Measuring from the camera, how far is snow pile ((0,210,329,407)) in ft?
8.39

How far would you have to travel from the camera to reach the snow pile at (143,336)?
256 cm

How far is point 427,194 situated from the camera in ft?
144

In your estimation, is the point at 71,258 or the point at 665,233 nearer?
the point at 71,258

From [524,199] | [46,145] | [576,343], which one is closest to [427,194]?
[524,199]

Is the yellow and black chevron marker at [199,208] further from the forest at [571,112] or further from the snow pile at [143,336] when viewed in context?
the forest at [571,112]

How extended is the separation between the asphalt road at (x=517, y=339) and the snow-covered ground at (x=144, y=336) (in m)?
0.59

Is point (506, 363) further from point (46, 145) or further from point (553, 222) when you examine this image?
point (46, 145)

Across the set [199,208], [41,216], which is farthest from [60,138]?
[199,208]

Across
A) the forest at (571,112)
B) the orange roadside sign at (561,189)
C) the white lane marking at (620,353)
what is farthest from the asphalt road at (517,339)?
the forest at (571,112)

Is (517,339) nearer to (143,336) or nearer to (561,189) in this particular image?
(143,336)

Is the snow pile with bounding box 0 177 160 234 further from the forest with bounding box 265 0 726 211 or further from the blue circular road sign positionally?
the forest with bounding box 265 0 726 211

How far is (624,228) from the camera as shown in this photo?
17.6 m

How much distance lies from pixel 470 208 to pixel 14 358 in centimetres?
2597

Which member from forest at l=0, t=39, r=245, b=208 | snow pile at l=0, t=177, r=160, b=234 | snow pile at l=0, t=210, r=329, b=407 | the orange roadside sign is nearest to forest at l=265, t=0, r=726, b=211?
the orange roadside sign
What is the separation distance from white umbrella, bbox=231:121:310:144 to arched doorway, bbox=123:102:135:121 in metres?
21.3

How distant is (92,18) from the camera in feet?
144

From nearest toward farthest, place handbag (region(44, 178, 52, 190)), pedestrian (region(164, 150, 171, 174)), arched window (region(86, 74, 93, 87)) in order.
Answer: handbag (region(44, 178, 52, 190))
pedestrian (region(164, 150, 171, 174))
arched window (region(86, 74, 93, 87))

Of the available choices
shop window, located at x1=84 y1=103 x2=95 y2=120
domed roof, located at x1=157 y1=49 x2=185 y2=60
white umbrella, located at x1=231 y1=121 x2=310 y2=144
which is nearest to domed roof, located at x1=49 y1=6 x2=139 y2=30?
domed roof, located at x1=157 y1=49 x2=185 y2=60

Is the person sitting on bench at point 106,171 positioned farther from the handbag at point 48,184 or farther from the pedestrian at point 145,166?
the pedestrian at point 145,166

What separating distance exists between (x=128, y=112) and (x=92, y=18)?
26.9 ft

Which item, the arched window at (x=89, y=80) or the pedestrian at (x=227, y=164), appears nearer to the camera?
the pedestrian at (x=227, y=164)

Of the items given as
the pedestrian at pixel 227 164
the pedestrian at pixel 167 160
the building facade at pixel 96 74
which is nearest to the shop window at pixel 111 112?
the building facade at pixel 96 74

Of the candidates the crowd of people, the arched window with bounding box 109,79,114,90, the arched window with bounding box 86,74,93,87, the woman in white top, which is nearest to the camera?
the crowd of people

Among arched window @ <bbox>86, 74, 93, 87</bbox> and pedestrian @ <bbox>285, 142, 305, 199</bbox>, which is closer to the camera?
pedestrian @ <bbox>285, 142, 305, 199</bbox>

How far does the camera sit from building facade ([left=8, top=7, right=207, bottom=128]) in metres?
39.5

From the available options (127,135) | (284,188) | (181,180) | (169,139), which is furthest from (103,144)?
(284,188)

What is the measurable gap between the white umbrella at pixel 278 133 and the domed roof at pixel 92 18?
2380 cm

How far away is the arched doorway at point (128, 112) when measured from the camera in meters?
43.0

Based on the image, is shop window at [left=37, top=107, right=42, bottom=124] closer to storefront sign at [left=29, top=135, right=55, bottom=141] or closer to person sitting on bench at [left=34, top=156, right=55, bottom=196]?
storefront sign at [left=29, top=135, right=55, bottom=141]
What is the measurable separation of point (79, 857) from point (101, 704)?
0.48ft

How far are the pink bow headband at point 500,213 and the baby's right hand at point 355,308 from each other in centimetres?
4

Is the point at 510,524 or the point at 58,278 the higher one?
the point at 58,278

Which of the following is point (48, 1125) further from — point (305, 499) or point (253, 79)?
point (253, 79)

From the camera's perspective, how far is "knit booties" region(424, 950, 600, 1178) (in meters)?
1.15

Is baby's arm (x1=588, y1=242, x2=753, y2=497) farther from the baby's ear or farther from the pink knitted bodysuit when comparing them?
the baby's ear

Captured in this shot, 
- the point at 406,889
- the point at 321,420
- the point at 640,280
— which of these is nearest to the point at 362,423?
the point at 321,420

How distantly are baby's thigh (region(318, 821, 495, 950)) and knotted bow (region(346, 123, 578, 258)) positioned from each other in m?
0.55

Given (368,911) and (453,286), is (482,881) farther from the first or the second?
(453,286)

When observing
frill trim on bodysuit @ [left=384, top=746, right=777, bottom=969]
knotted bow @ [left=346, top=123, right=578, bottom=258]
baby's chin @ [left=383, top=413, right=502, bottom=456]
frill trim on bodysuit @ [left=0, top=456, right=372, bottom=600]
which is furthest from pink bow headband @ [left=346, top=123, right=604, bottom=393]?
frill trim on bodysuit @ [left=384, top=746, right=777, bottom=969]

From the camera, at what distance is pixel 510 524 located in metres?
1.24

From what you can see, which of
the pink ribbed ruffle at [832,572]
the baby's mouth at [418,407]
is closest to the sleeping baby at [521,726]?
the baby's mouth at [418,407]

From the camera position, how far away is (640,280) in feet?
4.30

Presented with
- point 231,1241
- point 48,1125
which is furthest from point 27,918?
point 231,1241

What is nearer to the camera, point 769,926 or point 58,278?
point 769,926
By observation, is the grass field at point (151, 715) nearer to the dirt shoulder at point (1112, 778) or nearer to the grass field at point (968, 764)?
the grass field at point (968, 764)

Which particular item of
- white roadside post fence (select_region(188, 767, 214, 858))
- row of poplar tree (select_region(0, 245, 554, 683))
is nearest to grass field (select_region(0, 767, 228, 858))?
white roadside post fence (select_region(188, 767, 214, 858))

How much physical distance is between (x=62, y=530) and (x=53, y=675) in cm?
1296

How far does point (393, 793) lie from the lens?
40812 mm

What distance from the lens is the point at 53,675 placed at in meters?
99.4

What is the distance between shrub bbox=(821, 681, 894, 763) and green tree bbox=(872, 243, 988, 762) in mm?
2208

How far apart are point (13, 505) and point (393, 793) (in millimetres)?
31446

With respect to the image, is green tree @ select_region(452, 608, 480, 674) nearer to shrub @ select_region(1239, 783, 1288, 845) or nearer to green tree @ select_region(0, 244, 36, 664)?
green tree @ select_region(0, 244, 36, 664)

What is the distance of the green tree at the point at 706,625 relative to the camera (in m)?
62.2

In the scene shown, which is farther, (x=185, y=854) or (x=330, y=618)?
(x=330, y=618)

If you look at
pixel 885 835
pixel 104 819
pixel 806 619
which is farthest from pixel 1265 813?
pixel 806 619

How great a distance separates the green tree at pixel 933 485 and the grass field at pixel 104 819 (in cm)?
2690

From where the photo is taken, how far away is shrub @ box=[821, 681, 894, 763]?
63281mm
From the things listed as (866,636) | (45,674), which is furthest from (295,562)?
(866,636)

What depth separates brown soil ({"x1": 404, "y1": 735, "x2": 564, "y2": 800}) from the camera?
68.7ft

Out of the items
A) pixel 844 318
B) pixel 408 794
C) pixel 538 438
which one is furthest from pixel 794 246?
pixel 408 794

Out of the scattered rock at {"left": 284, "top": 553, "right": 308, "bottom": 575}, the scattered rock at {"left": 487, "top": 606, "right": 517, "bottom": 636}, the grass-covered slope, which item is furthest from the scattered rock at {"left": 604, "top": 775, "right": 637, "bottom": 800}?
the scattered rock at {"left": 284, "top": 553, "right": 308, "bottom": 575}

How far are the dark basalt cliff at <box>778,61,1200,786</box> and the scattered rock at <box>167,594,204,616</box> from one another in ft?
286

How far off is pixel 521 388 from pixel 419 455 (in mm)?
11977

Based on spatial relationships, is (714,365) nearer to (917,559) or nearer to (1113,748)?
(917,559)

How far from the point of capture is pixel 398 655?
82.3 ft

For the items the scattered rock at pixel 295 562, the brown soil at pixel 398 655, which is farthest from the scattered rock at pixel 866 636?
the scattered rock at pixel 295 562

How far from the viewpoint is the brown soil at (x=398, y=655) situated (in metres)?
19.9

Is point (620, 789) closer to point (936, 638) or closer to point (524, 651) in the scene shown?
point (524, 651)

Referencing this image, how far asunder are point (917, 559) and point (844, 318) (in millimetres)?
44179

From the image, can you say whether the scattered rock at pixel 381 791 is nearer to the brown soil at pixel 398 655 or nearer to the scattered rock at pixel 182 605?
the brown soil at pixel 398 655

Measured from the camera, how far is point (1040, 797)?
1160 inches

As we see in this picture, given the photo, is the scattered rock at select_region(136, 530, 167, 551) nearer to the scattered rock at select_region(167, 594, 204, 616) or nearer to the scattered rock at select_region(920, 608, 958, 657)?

SET EXERCISE:
Rewrite everything from the line containing "Measured from the camera, how" down to the end of the items, requests included. Multiply every number in the answers, such as distances and coordinates, by 1.25 and round to whole numbers with halves rounded up; leave the requests unchanged.

FULL SOLUTION:
Measured from the camera, how far is point (1040, 797)?
1450 inches

As we see in this picture, given the photo, is the scattered rock at select_region(136, 530, 167, 551) nearer to the scattered rock at select_region(167, 594, 204, 616) or nearer to the scattered rock at select_region(920, 608, 958, 657)?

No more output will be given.